> [Directions] Comb the records below for the string "burst" and copy each line where it turns up.

----- Data

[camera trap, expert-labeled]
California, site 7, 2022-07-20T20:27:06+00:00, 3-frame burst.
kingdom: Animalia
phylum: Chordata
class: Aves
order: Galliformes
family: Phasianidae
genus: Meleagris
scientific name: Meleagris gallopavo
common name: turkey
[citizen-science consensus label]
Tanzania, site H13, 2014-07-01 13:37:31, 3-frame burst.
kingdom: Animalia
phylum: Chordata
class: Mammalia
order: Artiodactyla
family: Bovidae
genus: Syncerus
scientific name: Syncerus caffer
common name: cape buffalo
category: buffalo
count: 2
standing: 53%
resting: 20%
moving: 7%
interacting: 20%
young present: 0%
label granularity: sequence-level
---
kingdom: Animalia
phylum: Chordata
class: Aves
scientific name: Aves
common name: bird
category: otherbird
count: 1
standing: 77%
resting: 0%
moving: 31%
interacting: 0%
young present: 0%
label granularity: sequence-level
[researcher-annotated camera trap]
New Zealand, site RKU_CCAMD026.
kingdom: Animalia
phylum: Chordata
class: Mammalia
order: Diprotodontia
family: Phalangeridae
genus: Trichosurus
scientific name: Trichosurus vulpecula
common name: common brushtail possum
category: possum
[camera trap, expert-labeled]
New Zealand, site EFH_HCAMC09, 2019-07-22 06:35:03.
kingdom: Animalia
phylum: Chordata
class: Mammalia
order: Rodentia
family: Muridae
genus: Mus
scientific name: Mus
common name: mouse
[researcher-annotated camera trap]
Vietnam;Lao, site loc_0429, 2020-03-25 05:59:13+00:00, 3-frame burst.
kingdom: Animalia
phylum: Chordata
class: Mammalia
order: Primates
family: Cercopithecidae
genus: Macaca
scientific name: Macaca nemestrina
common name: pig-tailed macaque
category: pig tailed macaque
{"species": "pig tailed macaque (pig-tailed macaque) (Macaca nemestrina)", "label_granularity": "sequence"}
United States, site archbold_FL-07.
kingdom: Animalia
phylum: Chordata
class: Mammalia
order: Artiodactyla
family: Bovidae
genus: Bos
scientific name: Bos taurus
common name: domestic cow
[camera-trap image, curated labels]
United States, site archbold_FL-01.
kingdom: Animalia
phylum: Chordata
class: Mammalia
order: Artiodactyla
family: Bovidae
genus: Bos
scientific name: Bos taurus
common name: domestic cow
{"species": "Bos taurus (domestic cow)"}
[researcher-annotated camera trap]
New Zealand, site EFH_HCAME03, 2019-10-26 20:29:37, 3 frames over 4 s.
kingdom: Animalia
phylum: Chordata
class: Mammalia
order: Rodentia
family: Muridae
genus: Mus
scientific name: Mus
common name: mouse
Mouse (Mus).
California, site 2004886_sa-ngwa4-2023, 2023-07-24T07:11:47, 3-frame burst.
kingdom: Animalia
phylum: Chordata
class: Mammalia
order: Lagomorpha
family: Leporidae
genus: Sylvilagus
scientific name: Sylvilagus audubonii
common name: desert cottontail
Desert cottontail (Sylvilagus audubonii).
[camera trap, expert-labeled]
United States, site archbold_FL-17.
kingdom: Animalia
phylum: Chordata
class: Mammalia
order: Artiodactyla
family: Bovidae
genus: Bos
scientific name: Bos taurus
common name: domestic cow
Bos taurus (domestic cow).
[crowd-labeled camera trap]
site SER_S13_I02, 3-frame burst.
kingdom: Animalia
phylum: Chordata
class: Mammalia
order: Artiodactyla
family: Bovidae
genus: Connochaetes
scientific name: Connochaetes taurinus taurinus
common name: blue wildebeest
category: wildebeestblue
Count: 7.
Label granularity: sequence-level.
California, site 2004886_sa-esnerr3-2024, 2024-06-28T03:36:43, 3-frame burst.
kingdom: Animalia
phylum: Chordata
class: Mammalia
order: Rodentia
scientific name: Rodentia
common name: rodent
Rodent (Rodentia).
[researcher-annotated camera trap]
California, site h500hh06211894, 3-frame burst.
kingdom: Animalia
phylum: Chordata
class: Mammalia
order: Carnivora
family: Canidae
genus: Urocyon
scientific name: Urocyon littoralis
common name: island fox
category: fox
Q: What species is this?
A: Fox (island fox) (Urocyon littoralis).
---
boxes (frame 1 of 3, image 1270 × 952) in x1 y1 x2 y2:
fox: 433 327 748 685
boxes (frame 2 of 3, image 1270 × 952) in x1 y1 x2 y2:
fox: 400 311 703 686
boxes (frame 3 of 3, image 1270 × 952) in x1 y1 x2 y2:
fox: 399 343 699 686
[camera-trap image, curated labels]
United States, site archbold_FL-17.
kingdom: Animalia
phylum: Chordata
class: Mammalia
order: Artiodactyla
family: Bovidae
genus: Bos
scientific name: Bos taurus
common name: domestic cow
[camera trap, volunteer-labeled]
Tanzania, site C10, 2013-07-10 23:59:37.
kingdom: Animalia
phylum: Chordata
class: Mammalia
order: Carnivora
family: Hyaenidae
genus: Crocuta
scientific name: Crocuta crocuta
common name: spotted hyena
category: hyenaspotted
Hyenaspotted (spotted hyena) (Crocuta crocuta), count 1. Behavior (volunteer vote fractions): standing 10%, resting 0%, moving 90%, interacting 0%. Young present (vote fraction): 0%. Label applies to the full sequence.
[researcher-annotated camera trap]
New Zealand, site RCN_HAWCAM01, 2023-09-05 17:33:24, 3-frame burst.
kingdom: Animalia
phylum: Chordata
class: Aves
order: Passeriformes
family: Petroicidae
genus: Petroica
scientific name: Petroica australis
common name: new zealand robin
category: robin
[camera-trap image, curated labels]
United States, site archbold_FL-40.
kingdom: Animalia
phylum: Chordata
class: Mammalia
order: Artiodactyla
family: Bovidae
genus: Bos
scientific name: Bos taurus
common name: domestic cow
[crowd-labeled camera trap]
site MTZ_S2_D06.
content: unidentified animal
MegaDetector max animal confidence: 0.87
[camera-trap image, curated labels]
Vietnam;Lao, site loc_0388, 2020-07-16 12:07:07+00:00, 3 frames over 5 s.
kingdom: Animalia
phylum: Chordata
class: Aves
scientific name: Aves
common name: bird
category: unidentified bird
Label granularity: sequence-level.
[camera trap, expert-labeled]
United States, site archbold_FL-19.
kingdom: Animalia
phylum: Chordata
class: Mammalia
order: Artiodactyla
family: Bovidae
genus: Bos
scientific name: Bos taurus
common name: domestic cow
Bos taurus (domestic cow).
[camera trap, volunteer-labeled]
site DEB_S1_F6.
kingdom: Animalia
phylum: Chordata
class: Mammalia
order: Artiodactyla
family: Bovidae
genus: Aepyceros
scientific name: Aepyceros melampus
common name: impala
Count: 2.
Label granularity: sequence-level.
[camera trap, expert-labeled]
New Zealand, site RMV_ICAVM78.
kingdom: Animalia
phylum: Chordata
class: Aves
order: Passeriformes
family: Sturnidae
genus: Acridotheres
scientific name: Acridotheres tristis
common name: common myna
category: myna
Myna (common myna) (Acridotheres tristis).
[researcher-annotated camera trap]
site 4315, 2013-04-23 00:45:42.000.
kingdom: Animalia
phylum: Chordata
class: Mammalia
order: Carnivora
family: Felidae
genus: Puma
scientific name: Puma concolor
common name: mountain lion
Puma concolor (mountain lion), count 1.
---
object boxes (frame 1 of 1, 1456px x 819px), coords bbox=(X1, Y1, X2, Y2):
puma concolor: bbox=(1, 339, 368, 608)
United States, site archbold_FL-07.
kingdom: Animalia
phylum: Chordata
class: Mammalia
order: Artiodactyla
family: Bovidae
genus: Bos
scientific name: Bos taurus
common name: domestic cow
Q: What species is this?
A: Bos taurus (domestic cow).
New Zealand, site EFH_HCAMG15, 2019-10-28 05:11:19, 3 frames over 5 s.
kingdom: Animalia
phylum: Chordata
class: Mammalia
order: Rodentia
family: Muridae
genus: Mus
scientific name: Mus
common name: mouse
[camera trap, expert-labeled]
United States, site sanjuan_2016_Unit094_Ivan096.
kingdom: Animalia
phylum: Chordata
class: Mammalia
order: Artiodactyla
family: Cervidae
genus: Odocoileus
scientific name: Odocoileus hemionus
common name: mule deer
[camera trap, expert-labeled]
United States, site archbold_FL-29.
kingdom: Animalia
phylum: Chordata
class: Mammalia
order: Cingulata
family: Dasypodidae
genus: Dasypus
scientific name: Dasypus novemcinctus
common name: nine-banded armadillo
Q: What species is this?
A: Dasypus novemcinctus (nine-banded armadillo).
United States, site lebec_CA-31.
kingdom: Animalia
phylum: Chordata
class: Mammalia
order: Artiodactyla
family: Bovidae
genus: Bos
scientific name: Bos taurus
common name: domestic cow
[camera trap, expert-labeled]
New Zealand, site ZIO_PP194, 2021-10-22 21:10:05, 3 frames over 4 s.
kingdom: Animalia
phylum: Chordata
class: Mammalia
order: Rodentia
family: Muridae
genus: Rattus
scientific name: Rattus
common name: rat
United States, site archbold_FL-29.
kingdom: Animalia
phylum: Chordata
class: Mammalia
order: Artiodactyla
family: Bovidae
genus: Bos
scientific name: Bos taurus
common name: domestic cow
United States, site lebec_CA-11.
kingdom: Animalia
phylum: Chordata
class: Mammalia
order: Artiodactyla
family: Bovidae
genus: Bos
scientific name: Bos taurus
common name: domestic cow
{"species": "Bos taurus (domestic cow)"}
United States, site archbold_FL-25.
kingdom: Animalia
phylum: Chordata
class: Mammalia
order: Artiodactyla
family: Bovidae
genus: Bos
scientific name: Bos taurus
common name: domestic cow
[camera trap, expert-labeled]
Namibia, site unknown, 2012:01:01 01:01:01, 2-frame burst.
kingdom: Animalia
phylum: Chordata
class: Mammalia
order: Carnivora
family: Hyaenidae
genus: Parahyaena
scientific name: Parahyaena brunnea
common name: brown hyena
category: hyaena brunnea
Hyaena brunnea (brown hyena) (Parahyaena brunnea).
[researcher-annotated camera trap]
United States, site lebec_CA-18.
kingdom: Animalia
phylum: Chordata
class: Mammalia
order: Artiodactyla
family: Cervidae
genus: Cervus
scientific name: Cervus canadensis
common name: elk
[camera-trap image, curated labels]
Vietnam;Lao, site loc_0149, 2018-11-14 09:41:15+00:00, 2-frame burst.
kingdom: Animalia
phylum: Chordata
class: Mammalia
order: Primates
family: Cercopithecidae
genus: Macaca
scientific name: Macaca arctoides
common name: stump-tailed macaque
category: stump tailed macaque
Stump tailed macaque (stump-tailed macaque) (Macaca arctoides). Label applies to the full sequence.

----------

> [Answer section]
California, site 7, 2022-07-20T20:27:06+00:00, 3-frame burst.
Tanzania, site H13, 2014-07-01 13:37:31, 3-frame burst.
Vietnam;Lao, site loc_0429, 2020-03-25 05:59:13+00:00, 3-frame burst.
California, site 2004886_sa-ngwa4-2023, 2023-07-24T07:11:47, 3-frame burst.
site SER_S13_I02, 3-frame burst.
California, site 2004886_sa-esnerr3-2024, 2024-06-28T03:36:43, 3-frame burst.
California, site h500hh06211894, 3-frame burst.
New Zealand, site RCN_HAWCAM01, 2023-09-05 17:33:24, 3-frame burst.
Namibia, site unknown, 2012:01:01 01:01:01, 2-frame burst.
Vietnam;Lao, site loc_0149, 2018-11-14 09:41:15+00:00, 2-frame burst.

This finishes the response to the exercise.